Когда мастерская Коненкова стала официально утвержденным местом паломничества иностранных гостей, Маргарита Ивановна стала необходимым элементом интерьера. Увенчанная кокошником, с подносом конфет в руках, она встречала иноземцев у входа, заученно при этом приговаривая: «Конфета дружбы, конфета дружбы. Отведайте, господа. Прошу вас...» Но глаза ее были пусты и безжизненны. Потом гости осматривали работы мастера, выставленные в домашнем музее, а хозяин царственно сидел в кресле, время от времени приветствуя их легким кивком головы. Все было чинно и благородно, ничем не напоминая прежние развеселые посиделки на Пресне...
* * *
Заглянув в кабинет мужа, Маргарита Ивановна вместо привычного бодрого приветствия «Доброе утро!» услышала зловеще тихий вопрос:
– И как вы прикажете это понимать?
Сергей Тимофеевич швырнул на стол какие-то бумаги.
– А что это? – вопросом ответила она.
– Это я должен спросить «что это?». Вот, послушай, дорогая. – Коненков, держа лист на расстоянии, принялся громко читать:
«Принстон, 15.01.1946
Любимейшая Маргарита!
Это уже третье посланное тебе письмо, а от тебя так и нет ни одного. Я уверен, что ты получаешь мои, а твои исчезают в какой-то неведомой дыре. Надеюсь, что так оно и есть, а помимо этого, надеюсь, что ты все нашла таким, каким и хотела найти, и получила желаемые результаты от своей тяжелой работы. Я наконец написал что-то достойное. Ездил в Вашингтон, чтобы высказать свое мнение перед комиссией в Палестине. Наполовину она состоит из англичан, и я могу тебя уверить, что они еще никогда не слышали такого публично выраженного возмущения. Я даже не представлял, что смогу все это изложить на английском. Но если человек должен сделать что-то, он сделает. А все остальное обычная работа. Я здоров, а вот мой ассистент заболел. Все благоразумные люди недовольны развитием политической ситуации, но так было всегда и всегда останется так, ибо большинство рождается не для того, чтобы править. Я сижу на моем маленьком полукруглом диване в полоску и наблюдаю тихой ночью за моим маленьким миром. Я укрыт голубым пледом, а передо мной на круглом столике лежит богатство из курительных трубок. Я экономно использую средство для очистки, которого хватит до моего последнего вздоха. Произвожу с помощью синего карандаша расчеты, и почти все как прежде. Но различие уже есть.

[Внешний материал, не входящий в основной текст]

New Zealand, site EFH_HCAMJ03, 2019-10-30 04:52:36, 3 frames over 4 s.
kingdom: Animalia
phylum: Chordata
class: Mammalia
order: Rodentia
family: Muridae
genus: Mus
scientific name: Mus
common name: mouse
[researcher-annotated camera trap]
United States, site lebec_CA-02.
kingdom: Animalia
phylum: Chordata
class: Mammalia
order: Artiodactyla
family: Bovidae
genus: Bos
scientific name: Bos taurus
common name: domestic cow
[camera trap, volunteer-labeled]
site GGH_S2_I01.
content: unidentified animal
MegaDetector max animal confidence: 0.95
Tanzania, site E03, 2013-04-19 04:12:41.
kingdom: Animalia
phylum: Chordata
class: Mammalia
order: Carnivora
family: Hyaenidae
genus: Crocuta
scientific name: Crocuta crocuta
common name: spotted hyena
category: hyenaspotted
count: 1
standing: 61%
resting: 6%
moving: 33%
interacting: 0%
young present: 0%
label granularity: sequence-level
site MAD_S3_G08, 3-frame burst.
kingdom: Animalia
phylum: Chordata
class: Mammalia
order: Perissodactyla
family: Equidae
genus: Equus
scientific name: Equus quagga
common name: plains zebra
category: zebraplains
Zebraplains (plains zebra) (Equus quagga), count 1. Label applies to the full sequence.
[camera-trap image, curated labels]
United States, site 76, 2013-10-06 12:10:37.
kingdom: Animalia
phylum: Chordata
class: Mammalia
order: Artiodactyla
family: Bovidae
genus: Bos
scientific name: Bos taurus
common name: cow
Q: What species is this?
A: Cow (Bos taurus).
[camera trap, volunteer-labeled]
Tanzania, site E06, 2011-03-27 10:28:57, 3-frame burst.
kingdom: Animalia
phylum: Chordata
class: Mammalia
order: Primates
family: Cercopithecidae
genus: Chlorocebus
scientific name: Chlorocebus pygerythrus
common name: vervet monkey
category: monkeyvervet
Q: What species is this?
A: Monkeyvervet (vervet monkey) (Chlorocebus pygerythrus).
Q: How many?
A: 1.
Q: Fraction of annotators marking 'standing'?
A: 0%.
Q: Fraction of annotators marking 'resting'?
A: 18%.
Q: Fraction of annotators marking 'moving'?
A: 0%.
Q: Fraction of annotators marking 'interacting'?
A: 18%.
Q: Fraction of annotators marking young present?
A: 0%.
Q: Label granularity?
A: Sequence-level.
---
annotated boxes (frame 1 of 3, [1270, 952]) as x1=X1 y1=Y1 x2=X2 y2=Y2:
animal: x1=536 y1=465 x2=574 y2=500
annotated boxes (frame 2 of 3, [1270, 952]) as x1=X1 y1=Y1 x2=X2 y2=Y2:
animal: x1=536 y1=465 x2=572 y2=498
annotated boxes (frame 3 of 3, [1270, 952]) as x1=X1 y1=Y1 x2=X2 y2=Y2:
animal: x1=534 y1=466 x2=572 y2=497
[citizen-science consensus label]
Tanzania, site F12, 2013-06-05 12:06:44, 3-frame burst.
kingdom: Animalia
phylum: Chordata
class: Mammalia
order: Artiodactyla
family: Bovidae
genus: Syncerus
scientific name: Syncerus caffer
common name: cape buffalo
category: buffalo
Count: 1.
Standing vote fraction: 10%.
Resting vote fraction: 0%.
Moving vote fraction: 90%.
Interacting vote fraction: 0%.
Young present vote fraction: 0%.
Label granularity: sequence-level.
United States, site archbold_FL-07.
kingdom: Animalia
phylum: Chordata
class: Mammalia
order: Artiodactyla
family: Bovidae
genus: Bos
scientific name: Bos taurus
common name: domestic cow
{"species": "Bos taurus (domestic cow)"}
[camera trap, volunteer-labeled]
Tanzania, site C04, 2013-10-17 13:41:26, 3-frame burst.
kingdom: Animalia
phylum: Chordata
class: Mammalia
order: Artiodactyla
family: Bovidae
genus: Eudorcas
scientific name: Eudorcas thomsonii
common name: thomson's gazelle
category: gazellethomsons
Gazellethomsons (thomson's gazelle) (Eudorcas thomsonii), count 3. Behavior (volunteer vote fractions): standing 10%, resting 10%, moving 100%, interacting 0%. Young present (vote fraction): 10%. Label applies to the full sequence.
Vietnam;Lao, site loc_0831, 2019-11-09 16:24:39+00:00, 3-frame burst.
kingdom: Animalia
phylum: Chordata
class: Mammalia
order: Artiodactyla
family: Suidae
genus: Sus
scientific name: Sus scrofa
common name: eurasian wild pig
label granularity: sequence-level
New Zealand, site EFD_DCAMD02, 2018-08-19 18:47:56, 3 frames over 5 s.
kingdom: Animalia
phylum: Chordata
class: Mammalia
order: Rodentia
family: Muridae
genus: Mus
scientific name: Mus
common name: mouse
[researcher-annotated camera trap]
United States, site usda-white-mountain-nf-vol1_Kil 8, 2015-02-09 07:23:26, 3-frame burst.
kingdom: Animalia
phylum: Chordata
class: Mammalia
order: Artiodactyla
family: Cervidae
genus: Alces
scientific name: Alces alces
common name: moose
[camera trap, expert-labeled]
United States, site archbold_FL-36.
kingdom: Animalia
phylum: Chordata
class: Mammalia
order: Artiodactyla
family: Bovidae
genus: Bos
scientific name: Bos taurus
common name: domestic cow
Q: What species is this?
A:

Сердечные пожелания и привет от твоего А.Э.
Сегодня у тебя, кажется, должен быть Новый год. Счастья в 1946 году».
– Ну и?..
– Сергей, откуда это письмо у тебя?
– На тумбочке валялось. Нечего вещественные доказательства разбрасывать, «любимейшая»... Добрые люди помогли с переводом.
Учитывая темперамент обоих супругов, понятно, что семейная сцена была более чем бурной. Прислуга забилась на кухню и не высовывалась.
С той поры жить они стали по-разному: Коненков – в творчестве, а Маргарита – в четырех стенах. Ее не интересовало ничего – ни политика, ни искусство. Она жила воспоминаниями о человеке, который остался далеко-далеко и с которым она больше уже никогда не увидится. Лишь перечитывание писем из Америки помогало ей держаться на плаву...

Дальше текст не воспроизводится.